Tingginya aktivitas berbahasa di masa pandemi disebabkan oleh beberapa hal. Pertama, adanya kebijakan pembatasan sosial, jaga jarak fisik, swakarantina, dan karantina wilayah yang berdampak pada sulitnya memperoleh informasi secara langsung. Jika semula informasi dapat diperoleh dari media massa seperti koran yang ada di rumah, di kantor, atau di tempat-tempat tertentu, maka saat ini informasi itu beralih ke media sosial. Pada media sosial, informasi tidak hanya dibaca sebagaimana informasi yang ada di koran atau televisi, tetapi juga langsung dipercakapkan. Pada kondisi itu, seluruh interaksi tersalurkan melalui sarana berbahasa.

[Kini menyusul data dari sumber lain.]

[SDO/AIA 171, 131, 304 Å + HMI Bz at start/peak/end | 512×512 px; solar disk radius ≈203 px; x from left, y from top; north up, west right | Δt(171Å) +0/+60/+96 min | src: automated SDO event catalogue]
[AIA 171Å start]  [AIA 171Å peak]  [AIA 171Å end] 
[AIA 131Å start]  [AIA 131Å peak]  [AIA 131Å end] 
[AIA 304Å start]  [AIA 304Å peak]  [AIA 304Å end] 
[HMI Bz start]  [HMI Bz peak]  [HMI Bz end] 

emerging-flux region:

Kedua, warganet (netizen) merasa diri sebagai sosok yang terlibat aktif dalam penanganan pandemi ini. Ada warganet yang menjadi relawan gang (lorong/kompleks), relawan desa, petugas kesehatan, aktivis LSM, atau sebagai tenaga lainnya. Posisinya sebagai relawan atau pihak yang dianggap memahami persoalan itu menjadikan dirinya sebagai sosok yang mengetahui dan memahami berbagai persoalan pandemi ini. Ia mewujudkan diri sebagai ahli, pusat informasi, dan narasumber. Di media sosial, mereka aktif berbahasa untuk menyatakan dan menunjukkan posisinya itu agar dikenali dan mendapatkan pengakuan dari warganet lain. Untuk itulah, seorang warganet mampu berjam-jam menghabiskan waktunya berinteraksi di media sosial.
Hilir mudik bahasa di masa pandemi kadangkala mengabaikan faktor-faktor utama saat berkomunikasi. Badudu (dalam buku berjudul “Inilah Bahasa Indonesia yang Benar”, 1995) berpandangan faktor orang yang berbicara, orang yang diajak bicara, situasi pembicaraan, dan topik pembicaraan, sebagai faktor penting saat berkomunikasi. Sejumlah faktor itu kadangkala diabaikan oleh sejumlah warganet. Akibatnya, sejumlah orang, bukan memperoleh manfaat dari aktivitasnya berbahasa, melainkan memperoleh kendala karena telah menyebar fitnah, berita bohong, ujaran kebencian, dan sebagainya.
Pada masa pandemi, bahasa menunjukkan kekuatan dan keefektifannya sebagai pilihan sarana komunikasi bagi masyarakat. Bahasa tetap menghubungkan manusia satu dengan manusia lainnya, dari pulau satu ke pulau lainnya, dan dari kota yang satu ke kota lainnya. Bahasa mampu mengisi ruang kosong yang ditinggalkan manusia. Untuk itu, melindungi dan memajukan bahasa merupakan suatu keharusan sebagaimana pengembangan teknologi yang tiada henti.